**Task requirements:** Nothing in the records may change when you print them out again.

[Stored data entries]
- - - - -

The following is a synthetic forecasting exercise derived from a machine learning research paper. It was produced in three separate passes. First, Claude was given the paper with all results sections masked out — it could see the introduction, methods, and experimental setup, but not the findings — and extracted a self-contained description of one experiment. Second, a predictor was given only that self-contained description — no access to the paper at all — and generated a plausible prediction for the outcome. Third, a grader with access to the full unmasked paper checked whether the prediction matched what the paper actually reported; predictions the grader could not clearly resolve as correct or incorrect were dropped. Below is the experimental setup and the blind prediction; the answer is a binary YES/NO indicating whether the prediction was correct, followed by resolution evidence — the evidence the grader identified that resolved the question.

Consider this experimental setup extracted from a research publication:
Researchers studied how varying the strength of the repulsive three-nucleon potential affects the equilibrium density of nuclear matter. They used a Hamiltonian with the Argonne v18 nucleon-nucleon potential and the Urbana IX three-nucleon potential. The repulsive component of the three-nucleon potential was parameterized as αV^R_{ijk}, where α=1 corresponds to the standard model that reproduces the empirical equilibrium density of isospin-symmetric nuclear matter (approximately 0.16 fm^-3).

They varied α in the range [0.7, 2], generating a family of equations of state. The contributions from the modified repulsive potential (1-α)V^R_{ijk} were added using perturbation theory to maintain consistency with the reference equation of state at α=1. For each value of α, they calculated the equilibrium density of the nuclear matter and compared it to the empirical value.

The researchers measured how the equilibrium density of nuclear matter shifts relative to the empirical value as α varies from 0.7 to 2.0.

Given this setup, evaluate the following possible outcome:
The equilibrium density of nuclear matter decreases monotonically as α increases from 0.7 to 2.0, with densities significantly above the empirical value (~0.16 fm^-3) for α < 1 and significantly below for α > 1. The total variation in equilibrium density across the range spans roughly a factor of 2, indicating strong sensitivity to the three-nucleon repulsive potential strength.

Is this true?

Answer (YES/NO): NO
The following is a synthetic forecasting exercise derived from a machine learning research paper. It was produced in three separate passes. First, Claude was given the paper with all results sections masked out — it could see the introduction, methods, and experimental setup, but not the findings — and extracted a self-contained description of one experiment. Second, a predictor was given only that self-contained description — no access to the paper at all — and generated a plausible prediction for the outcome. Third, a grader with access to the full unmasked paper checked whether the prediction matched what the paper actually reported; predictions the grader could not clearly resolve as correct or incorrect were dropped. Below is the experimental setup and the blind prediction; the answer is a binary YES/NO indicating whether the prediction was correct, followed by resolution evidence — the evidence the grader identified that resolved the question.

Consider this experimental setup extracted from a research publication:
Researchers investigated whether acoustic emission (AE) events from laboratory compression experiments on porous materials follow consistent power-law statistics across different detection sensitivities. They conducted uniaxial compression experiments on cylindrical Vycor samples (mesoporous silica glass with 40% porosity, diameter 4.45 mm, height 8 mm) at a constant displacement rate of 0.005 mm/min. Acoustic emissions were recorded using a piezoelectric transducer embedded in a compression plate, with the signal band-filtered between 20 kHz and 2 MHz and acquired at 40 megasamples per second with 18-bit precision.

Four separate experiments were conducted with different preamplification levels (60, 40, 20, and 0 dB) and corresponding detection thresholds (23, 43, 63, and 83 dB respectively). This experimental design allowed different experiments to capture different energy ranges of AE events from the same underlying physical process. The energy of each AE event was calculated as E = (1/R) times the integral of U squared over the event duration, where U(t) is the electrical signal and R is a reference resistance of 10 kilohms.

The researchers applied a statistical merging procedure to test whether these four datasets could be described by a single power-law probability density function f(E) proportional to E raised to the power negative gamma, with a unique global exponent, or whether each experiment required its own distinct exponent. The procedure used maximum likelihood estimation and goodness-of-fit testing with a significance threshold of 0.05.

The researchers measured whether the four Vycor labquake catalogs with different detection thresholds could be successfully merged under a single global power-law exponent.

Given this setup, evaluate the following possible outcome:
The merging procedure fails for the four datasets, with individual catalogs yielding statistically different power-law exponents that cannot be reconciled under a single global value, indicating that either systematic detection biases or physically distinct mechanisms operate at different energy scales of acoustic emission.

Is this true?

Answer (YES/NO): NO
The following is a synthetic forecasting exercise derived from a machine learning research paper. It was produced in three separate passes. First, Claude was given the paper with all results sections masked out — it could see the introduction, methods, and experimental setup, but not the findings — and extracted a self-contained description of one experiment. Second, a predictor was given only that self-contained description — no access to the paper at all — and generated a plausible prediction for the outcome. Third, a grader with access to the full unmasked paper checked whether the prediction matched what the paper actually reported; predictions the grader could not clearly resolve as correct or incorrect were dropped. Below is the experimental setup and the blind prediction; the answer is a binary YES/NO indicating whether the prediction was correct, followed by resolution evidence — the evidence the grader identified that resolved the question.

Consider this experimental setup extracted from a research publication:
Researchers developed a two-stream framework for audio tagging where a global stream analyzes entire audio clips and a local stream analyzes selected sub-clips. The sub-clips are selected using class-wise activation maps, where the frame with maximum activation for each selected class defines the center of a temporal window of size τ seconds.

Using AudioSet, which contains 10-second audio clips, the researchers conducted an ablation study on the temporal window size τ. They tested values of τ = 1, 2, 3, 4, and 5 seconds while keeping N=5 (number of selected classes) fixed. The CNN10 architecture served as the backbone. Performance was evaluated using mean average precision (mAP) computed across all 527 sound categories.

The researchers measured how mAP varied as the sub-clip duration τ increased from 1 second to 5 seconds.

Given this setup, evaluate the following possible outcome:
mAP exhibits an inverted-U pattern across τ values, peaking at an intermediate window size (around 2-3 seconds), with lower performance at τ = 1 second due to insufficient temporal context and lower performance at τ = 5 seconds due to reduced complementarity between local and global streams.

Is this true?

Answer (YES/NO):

- - - - -

**Answer box:**
The following is a synthetic forecasting exercise derived from a machine learning research paper. It was produced in three separate passes. First, Claude was given the paper with all results sections masked out — it could see the introduction, methods, and experimental setup, but not the findings — and extracted a self-contained description of one experiment. Second, a predictor was given only that self-contained description — no access to the paper at all — and generated a plausible prediction for the outcome. Third, a grader with access to the full unmasked paper checked whether the prediction matched what the paper actually reported; predictions the grader could not clearly resolve as correct or incorrect were dropped. Below is the experimental setup and the blind prediction; the answer is a binary YES/NO indicating whether the prediction was correct, followed by resolution evidence — the evidence the grader identified that resolved the question.

Consider this experimental setup extracted from a research publication:
Researchers studied how varying the strength of the repulsive three-nucleon potential affects the equilibrium density of nuclear matter. They used a Hamiltonian with the Argonne v18 nucleon-nucleon potential and the Urbana IX three-nucleon potential. The repulsive component of the three-nucleon potential was parameterized as αV^R_{ijk}, where α=1 corresponds to the standard model that reproduces the empirical equilibrium density of isospin-symmetric nuclear matter (approximately 0.16 fm^-3).

They varied α in the range [0.7, 2], generating a family of equations of state. The contributions from the modified repulsive potential (1-α)V^R_{ijk} were added using perturbation theory to maintain consistency with the reference equation of state at α=1. For each value of α, they calculated the equilibrium density of the nuclear matter and compared it to the empirical value.

The researchers measured how the equilibrium density of nuclear matter shifts relative to the empirical value as α varies from 0.7 to 2.0.

Given this setup, evaluate the following possible outcome:
The equilibrium density of nuclear matter decreases monotonically as α increases from 0.7 to 2.0, with densities significantly above the empirical value (~0.16 fm^-3) for α < 1 and significantly below for α > 1. The total variation in equilibrium density across the range spans roughly a factor of 2, indicating strong sensitivity to the three-nucleon repulsive potential strength.

Is this true?

Answer (YES/NO): NO
The following is a synthetic forecasting exercise derived from a machine learning research paper. It was produced in three separate passes. First, Claude was given the paper with all results sections masked out — it could see the introduction, methods, and experimental setup, but not the findings — and extracted a self-contained description of one experiment. Second, a predictor was given only that self-contained description — no access to the paper at all — and generated a plausible prediction for the outcome. Third, a grader with access to the full unmasked paper checked whether the prediction matched what the paper actually reported; predictions the grader could not clearly resolve as correct or incorrect were dropped. Below is the experimental setup and the blind prediction; the answer is a binary YES/NO indicating whether the prediction was correct, followed by resolution evidence — the evidence the grader identified that resolved the question.

Consider this experimental setup extracted from a research publication:
Researchers investigated whether acoustic emission (AE) events from laboratory compression experiments on porous materials follow consistent power-law statistics across different detection sensitivities. They conducted uniaxial compression experiments on cylindrical Vycor samples (mesoporous silica glass with 40% porosity, diameter 4.45 mm, height 8 mm) at a constant displacement rate of 0.005 mm/min. Acoustic emissions were recorded using a piezoelectric transducer embedded in a compression plate, with the signal band-filtered between 20 kHz and 2 MHz and acquired at 40 megasamples per second with 18-bit precision.

Four separate experiments were conducted with different preamplification levels (60, 40, 20, and 0 dB) and corresponding detection thresholds (23, 43, 63, and 83 dB respectively). This experimental design allowed different experiments to capture different energy ranges of AE events from the same underlying physical process. The energy of each AE event was calculated as E = (1/R) times the integral of U squared over the event duration, where U(t) is the electrical signal and R is a reference resistance of 10 kilohms.

The researchers applied a statistical merging procedure to test whether these four datasets could be described by a single power-law probability density function f(E) proportional to E raised to the power negative gamma, with a unique global exponent, or whether each experiment required its own distinct exponent. The procedure used maximum likelihood estimation and goodness-of-fit testing with a significance threshold of 0.05.

The researchers measured whether the four Vycor labquake catalogs with different detection thresholds could be successfully merged under a single global power-law exponent.

Given this setup, evaluate the following possible outcome:
The merging procedure fails for the four datasets, with individual catalogs yielding statistically different power-law exponents that cannot be reconciled under a single global value, indicating that either systematic detection biases or physically distinct mechanisms operate at different energy scales of acoustic emission.

Is this true?

Answer (YES/NO): NO
The following is a synthetic forecasting exercise derived from a machine learning research paper. It was produced in three separate passes. First, Claude was given the paper with all results sections masked out — it could see the introduction, methods, and experimental setup, but not the findings — and extracted a self-contained description of one experiment. Second, a predictor was given only that self-contained description — no access to the paper at all — and generated a plausible prediction for the outcome. Third, a grader with access to the full unmasked paper checked whether the prediction matched what the paper actually reported; predictions the grader could not clearly resolve as correct or incorrect were dropped. Below is the experimental setup and the blind prediction; the answer is a binary YES/NO indicating whether the prediction was correct, followed by resolution evidence — the evidence the grader identified that resolved the question.

Consider this experimental setup extracted from a research publication:
Researchers developed a two-stream framework for audio tagging where a global stream analyzes entire audio clips and a local stream analyzes selected sub-clips. The sub-clips are selected using class-wise activation maps, where the frame with maximum activation for each selected class defines the center of a temporal window of size τ seconds.

Using AudioSet, which contains 10-second audio clips, the researchers conducted an ablation study on the temporal window size τ. They tested values of τ = 1, 2, 3, 4, and 5 seconds while keeping N=5 (number of selected classes) fixed. The CNN10 architecture served as the backbone. Performance was evaluated using mean average precision (mAP) computed across all 527 sound categories.

The researchers measured how mAP varied as the sub-clip duration τ increased from 1 second to 5 seconds.

Given this setup, evaluate the following possible outcome:
mAP exhibits an inverted-U pattern across τ values, peaking at an intermediate window size (around 2-3 seconds), with lower performance at τ = 1 second due to insufficient temporal context and lower performance at τ = 5 seconds due to reduced complementarity between local and global streams.

Is this true?

Answer (YES/NO):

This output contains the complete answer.